Mechanische Vögel und automatische Orgeln

Bereits 1619 gelangte eine „Uhr mit einem Kuckuck, so verüldt und schreiet“ in die kurfürstliche Kunstkammer in Dresden. Mechanische Tiere waren im beginnenden 17. Jahrhundert in ganz Europa en vogue  – unter anderem beschäftigte sich René Descartes mit der (theoretischen) Erschaffung von Androiden. Der Mechaniker Salomon de Caus beschrieb bereits 1615, wie ein Kuckucksruf mit zwei Pfeifen nachgeahmt werden konnte. Auf diesen Ideen aufbauend fertigte der deutsche Jesuit Anthanasius Kircher um 1650 sprechende Statuen, automatische Theater und eine mechanische Orgel mit einem Kuckuck, der Flügel, Schwanzspitze und Schnabel bewegte und dabei den Kuckucksruf ausstieß.

Spätestens als der italienische Architekt Domenico Martinelli 1699 vorschlug, den Kuckucksruf zur Anzeige der Stunden zu nutzen, war der Mechanismus der Kuckucksuhr erfunden. In den Schwarzwald gelangte sie erst später. Die Chronisten sind uneins, auf welchem Weg das geschah: Der Pfarrer Franz Steyrer berichtet, die beide Uhrenhändler Joseph Ganter und Joseph Kammerer hätten 1740 auf einer Handelsreise einen böhmischen Händler getroffen, welcher hölzerne Kuckucksuhren verkaufte. Davon inspiriert sollen die ersten Uhrmacher mit dem Bau von Kuckucksuhren begonnen haben. Steyers Zeitgenosse Markus Fidelius Jäck schreibt hingegen, dass die erste Kuckucksuhr von Franz Anton Ketterer aus Schönwald stammt, der sich von den Blasebälgen einer Orgel inspirieren ließ.

[Datenauszüge]
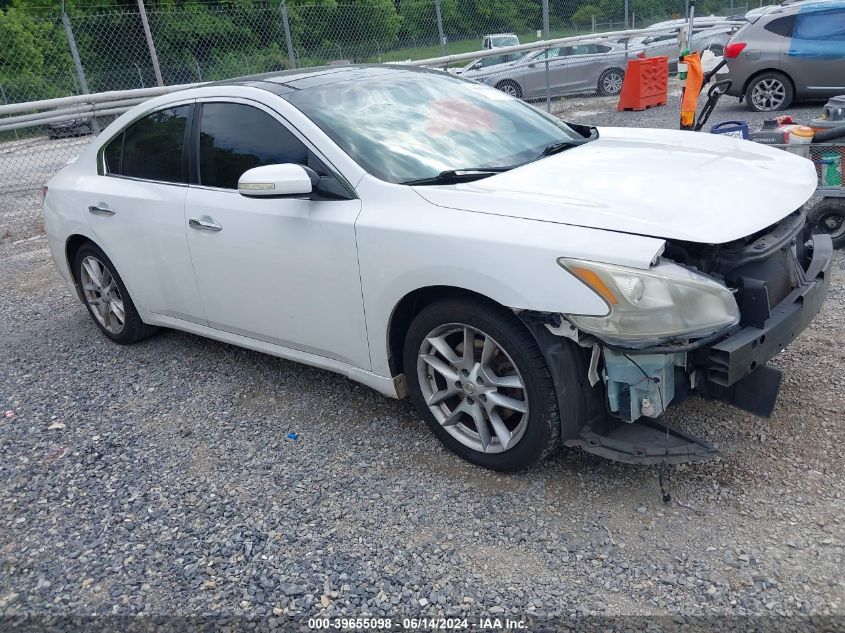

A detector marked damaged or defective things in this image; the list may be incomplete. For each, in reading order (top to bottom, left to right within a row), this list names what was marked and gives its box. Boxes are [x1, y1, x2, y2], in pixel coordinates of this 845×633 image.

crumpled hood [416, 126, 816, 242]
wrecked vehicle [42, 65, 828, 470]
exposed headlight assembly [556, 256, 736, 346]
broken headlight [556, 256, 736, 346]
vehicle damage [516, 210, 836, 462]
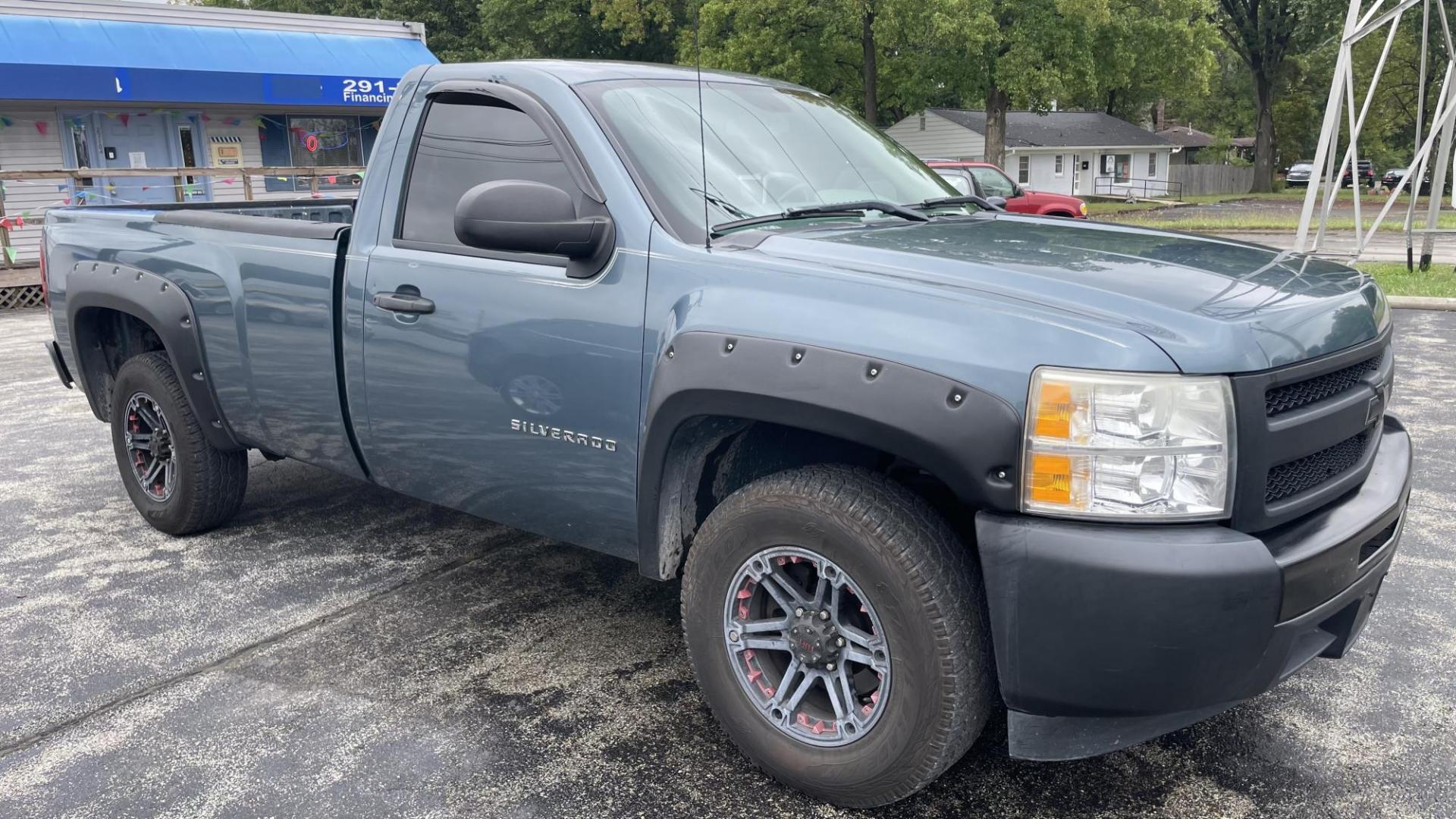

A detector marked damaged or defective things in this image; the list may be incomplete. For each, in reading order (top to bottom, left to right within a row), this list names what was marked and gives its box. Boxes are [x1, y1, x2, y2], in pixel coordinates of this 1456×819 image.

pavement crack [0, 530, 532, 758]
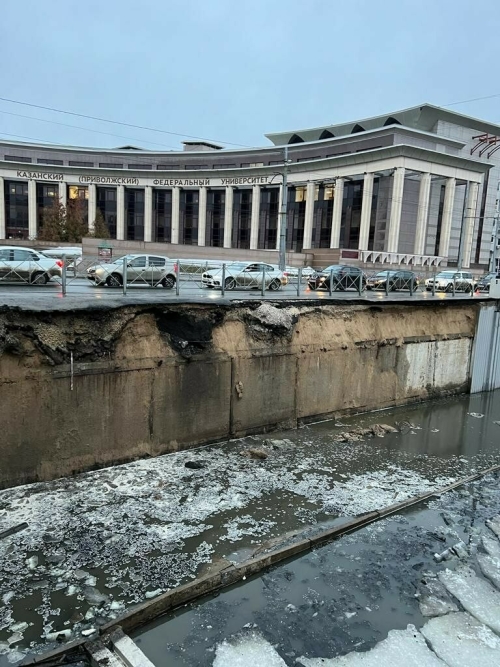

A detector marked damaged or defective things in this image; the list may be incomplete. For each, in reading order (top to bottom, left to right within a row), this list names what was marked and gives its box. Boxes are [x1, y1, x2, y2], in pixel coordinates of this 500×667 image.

broken asphalt edge [20, 462, 500, 664]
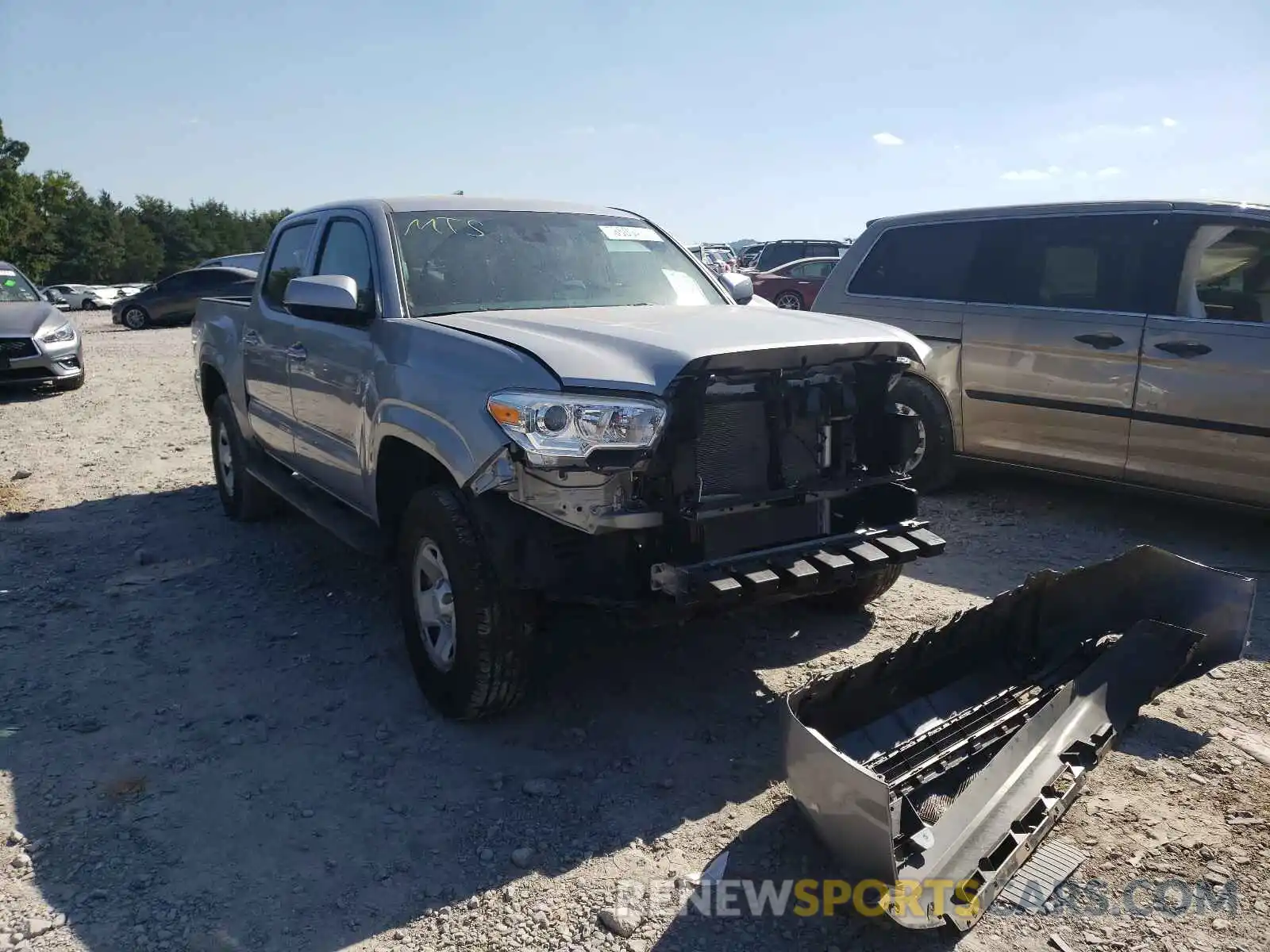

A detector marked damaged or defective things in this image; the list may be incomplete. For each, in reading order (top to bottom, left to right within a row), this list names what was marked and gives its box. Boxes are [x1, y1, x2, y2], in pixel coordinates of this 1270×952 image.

exposed wheel well [199, 365, 227, 416]
exposed wheel well [373, 436, 454, 540]
damaged front end of truck [472, 347, 949, 614]
detached chrome bumper on ground [777, 551, 1254, 934]
damaged front end of truck [787, 551, 1254, 934]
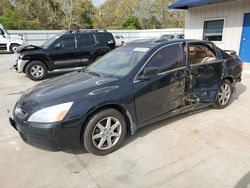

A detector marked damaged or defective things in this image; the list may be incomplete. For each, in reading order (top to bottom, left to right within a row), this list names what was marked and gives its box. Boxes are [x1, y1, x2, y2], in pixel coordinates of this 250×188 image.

damaged black sedan [9, 39, 242, 156]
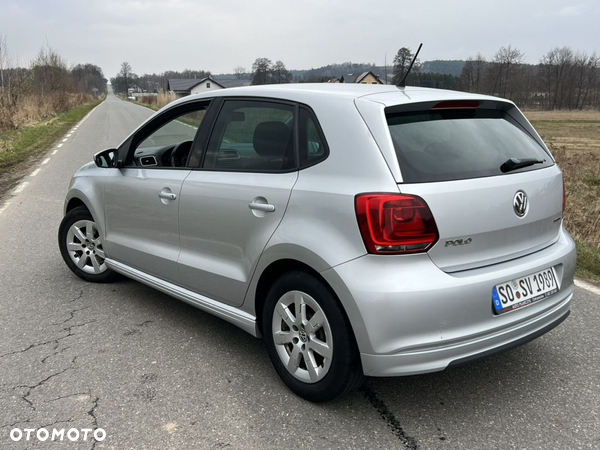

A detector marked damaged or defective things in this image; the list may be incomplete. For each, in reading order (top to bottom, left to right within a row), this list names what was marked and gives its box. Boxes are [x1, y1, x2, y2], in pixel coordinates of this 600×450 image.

cracked pavement [0, 89, 596, 448]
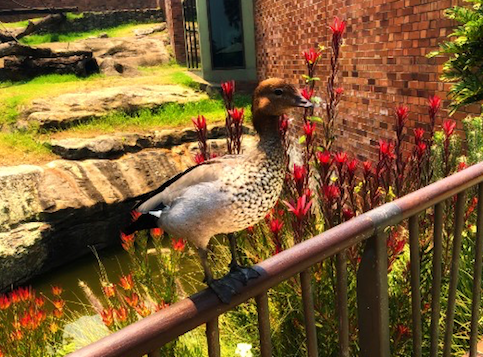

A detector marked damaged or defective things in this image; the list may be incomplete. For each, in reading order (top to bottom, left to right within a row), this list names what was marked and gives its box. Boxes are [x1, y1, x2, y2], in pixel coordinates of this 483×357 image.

rusty metal railing [67, 162, 483, 356]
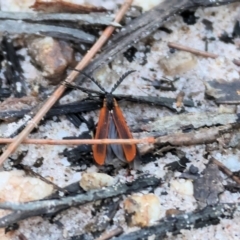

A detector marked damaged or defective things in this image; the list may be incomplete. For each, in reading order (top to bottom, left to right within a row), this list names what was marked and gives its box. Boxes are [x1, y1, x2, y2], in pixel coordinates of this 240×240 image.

charred stick [0, 174, 159, 227]
charred stick [115, 202, 240, 240]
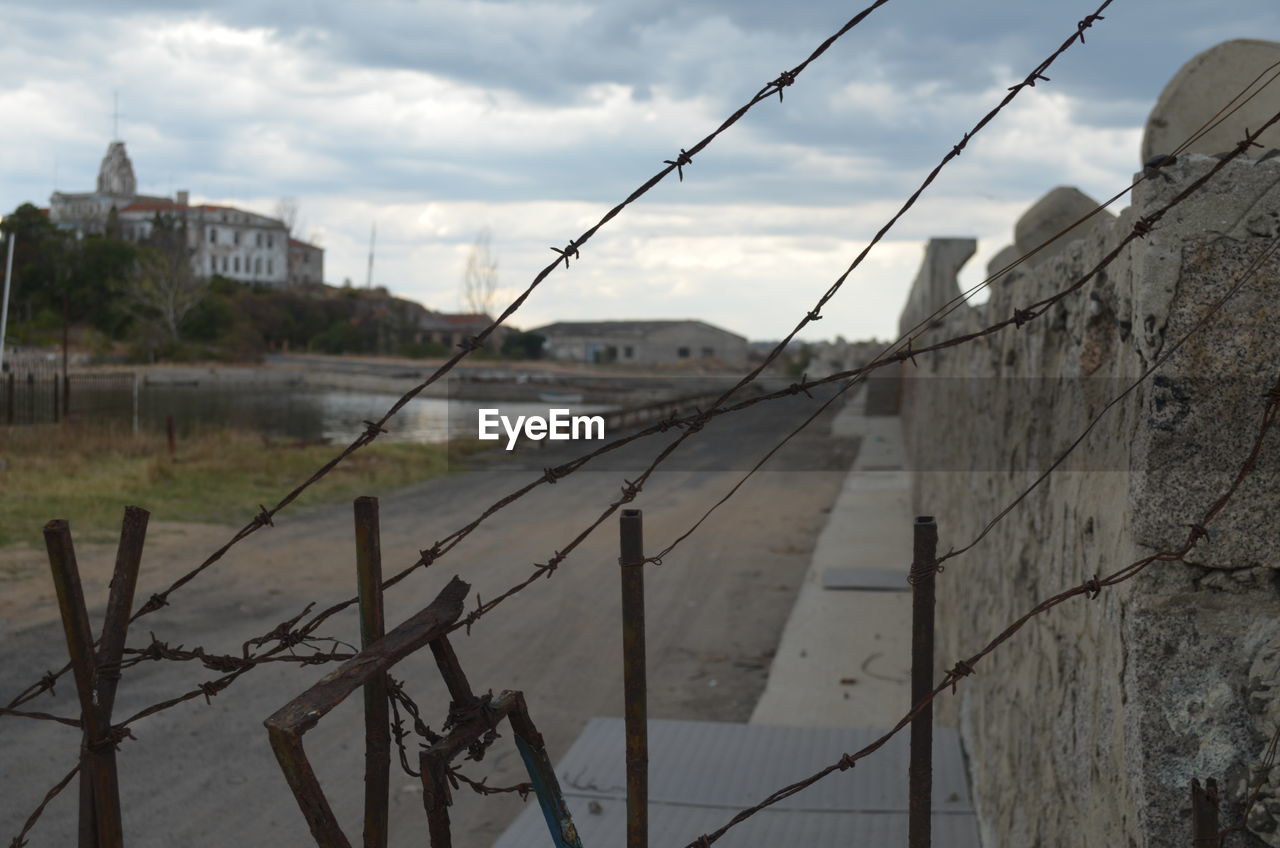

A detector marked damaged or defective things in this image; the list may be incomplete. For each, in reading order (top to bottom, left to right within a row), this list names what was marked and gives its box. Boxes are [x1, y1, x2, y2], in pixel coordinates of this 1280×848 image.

rusted metal [43, 516, 124, 848]
rusted metal [264, 576, 470, 848]
rusted metal [352, 494, 388, 848]
rusted metal [616, 510, 644, 848]
rusted metal [912, 512, 940, 848]
rusty barbed wire [676, 380, 1272, 848]
rusted metal [1192, 780, 1216, 844]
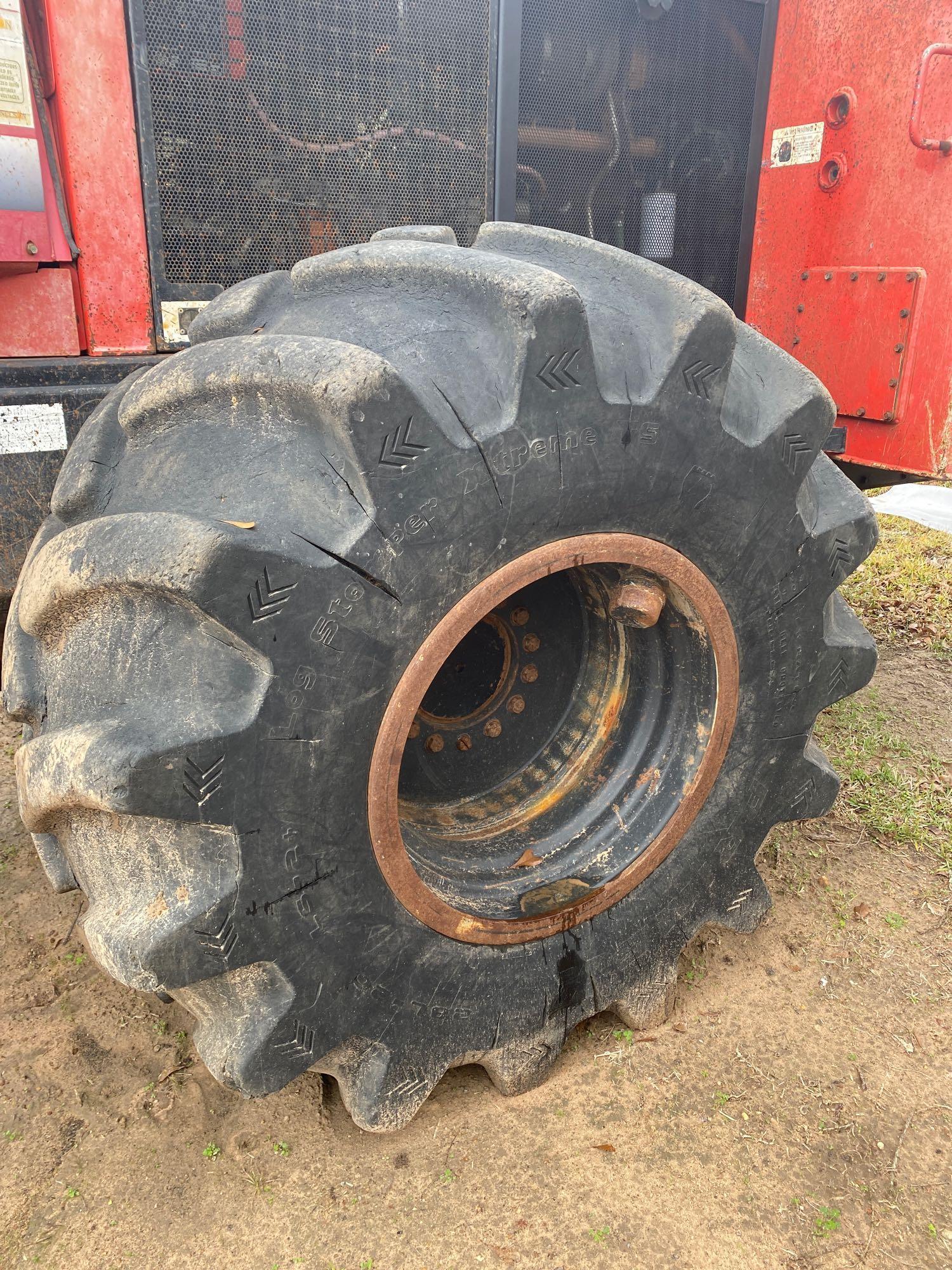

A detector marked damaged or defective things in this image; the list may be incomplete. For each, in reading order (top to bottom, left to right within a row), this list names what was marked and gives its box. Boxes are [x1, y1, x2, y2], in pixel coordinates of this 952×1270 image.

rusty steel wheel rim [368, 533, 741, 945]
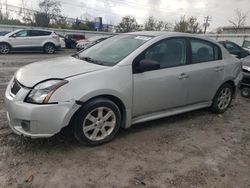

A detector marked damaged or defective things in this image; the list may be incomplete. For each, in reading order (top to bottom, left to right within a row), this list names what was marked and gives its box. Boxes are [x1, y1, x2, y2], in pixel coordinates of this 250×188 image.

crumpled hood [14, 55, 106, 87]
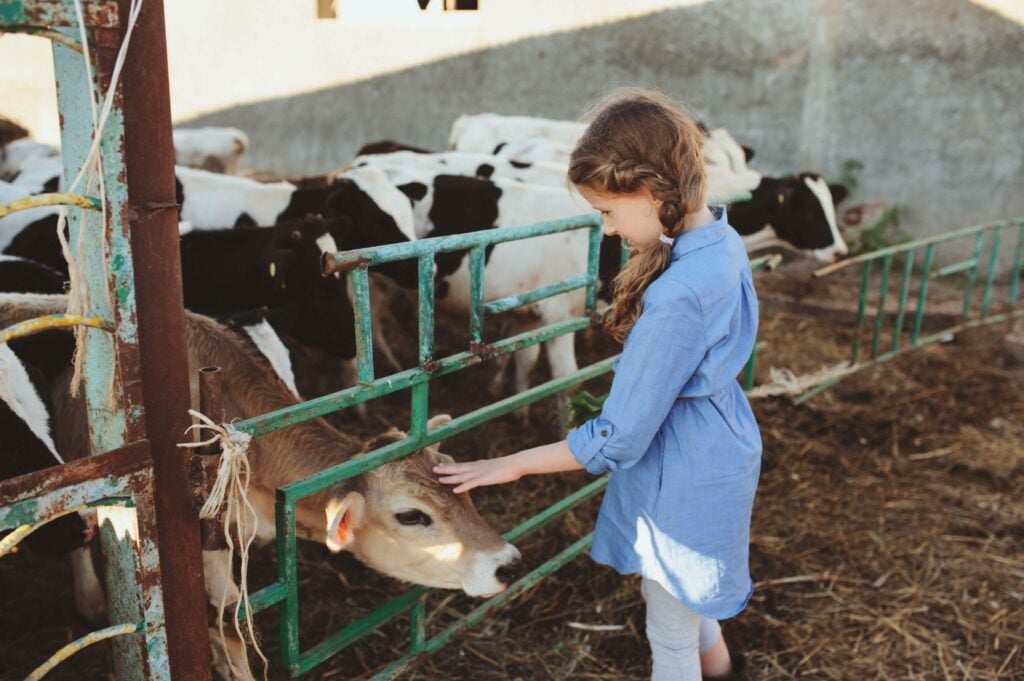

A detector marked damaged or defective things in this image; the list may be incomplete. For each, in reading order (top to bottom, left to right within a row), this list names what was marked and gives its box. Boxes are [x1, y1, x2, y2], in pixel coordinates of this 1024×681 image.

rusty metal post [118, 0, 212, 675]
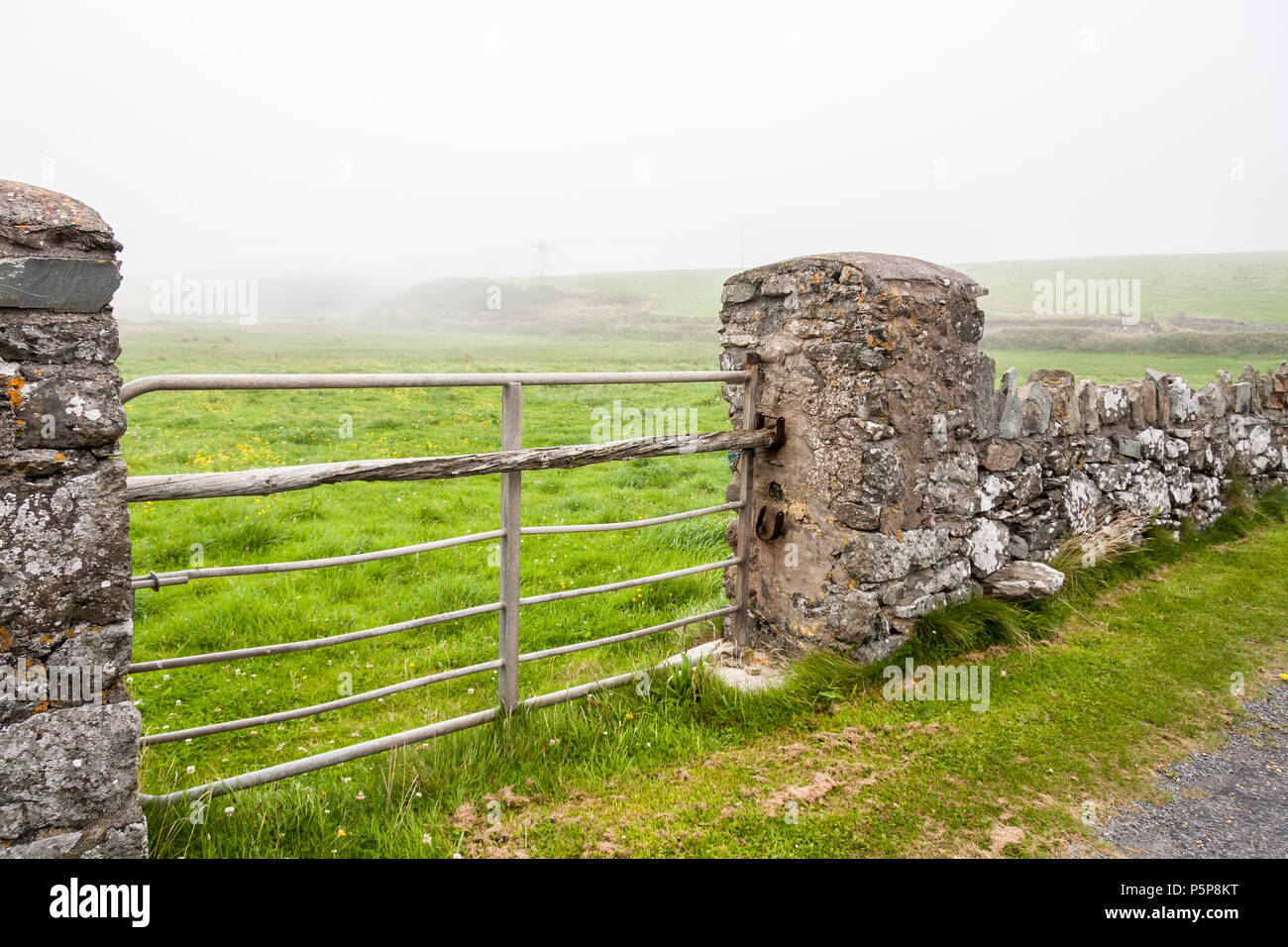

[Aufgabe] Aktualisiere bitte im Text zur Geschichte der Kuckucksuhr alles von „Spätestens als der“ hinunter bis „Orgel inspirieren ließ.“ und gib diesen Abschnitt wieder, wobei „Chronisten“ durch „Geschichtsschreiber“ ersetzt wird. Stütze dich dabei nur auf den Text.

[Antwort]
Spätestens als der italienische Architekt Domenico Martinelli 1699 vorschlug, den Kuckucksruf zur Anzeige der Stunden zu nutzen, war der Mechanismus der Kuckucksuhr erfunden. In den Schwarzwald gelangte sie erst später. Die Geschichtsschreiber sind uneins, auf welchem Weg das geschah: Der Pfarrer Franz Steyrer berichtet, die beide Uhrenhändler Joseph Ganter und Joseph Kammerer hätten 1740 auf einer Handelsreise einen böhmischen Händler getroffen, welcher hölzerne Kuckucksuhren verkaufte. Davon inspiriert sollen die ersten Uhrmacher mit dem Bau von Kuckucksuhren begonnen haben. Steyers Zeitgenosse Markus Fidelius Jäck schreibt hingegen, dass die erste Kuckucksuhr von Franz Anton Ketterer aus Schönwald stammt, der sich von den Blasebälgen einer Orgel inspirieren ließ.